Parametrizing the Value Function

\[\newcommand{\bm}[1]{\textbf{#1}} \newcommand{\w}{\bm{w}} \newcommand{\vhat}{\hat{v}} \vhat(s, \w) \approx v_\pi(s)\]

Linear Value Function Approximation

\[\newcommand{\x}{\bm{x}} \begin{align*}\vhat(s,\w) \doteq & \sum w_i x_i(s)\\ = & <\w, \x(s)>\end{align*}\]

Tabular representation is a special case of linear function approximation

\[\vhat(s, \w) = <\w, \x(s_i)> = w_i\]

where $\x(s_i)$ is a one-hot vector and $w_i$ is the state value in the table.

The Value Error Objective

\[\newcommand{\VE}{\overline{VE}}\VE=\sum_s\mu(s)[v_\pi(s)-\vhat(s,\w)]^2\]

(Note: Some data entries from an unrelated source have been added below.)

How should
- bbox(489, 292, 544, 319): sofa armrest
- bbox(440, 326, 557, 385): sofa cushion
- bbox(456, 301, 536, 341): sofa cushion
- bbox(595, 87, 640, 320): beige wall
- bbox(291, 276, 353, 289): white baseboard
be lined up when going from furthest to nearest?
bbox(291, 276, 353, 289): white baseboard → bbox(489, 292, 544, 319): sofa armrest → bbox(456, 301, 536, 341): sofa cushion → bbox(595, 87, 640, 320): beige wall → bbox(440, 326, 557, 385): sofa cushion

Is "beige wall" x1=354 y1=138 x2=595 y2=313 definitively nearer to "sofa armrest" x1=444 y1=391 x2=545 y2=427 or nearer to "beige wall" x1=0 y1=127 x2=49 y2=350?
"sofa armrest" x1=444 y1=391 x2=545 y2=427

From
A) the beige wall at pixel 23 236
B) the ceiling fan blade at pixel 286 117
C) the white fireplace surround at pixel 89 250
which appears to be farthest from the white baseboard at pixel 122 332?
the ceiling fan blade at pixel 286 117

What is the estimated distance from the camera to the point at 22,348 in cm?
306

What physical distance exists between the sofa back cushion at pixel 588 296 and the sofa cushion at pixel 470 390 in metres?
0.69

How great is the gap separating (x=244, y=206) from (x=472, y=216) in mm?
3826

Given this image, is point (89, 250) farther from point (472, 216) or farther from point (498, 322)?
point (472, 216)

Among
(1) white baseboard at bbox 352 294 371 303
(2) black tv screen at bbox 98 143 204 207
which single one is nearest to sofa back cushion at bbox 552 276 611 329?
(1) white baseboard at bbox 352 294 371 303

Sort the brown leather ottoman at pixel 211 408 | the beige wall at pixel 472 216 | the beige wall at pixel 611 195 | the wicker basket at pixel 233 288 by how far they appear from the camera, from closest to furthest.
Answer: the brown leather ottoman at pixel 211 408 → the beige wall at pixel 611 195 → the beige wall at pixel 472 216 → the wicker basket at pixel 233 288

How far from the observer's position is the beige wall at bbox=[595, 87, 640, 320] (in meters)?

$\mu(s)$ is the fraction of time state $s$ is visited under the policy.

Gradiant Descent

\[\w_{t+1}\doteq \w_t -\alpha \nabla J(w_t)\]
  • The global minimum does not necessarily correspond to the true value function.
  • Limited by the choice of function parameterization, depends on the choice of objective.

Gradient of a Linear Value Function

\[\vhat(s,\w)\doteq \sum w_i x_i(s)\] \[\newcommand{\pp}[2]{\frac{\partial{#1}}{\partial{#2}}} \pp{\vhat(s,\w)}{w_i}=x_i(s)\] \[\nabla\vhat (s,\w)=\x(s)\]

Gradient of $\VE$

\[\begin{align*} \nabla \VE &= \nabla \sum_{s\in S} \mu(s)[v_\pi(s)-\vhat(s,\w)]^2\\ &= \sum_{s\in S} \mu(s)\nabla [v_\pi(s)-\vhat(s,\w)]^2\\ &= -\sum_{s\in S} \mu(s) 2[v_\pi(s)-\vhat(s,\w)] \nabla \vhat(s,\w)\\ \end{align*}\]

The TD Update for Function Approximation

\[\w \leftarrow \w + \alpha [\underbrace{R_{t+1}+\gamma \vhat(S_{t+1}, \w)}_{U_t} - \vhat(S_t,\w)] \nabla \vhat(S_t, \w)\]
  • The TD target $U_t$ is biased but often has lower variance than the sample of the return.
  • TD does not have to wait until the end of an episode to make updates.
  • Will not necessarily converge to a local minimum of $\VE$.
  • Often learn faster than Monte Carlo because TD can learn during the episode and has lower variance updates.

Episodic Sarsa with Function Approximation

\[\newcommand{\qhat}{\hat{q}} \w \leftarrow \w +\alpha[R+\gamma \qhat(S',A',\w) - \qhat(S,A,\w)] \nabla \qhat(S,A,\w)\]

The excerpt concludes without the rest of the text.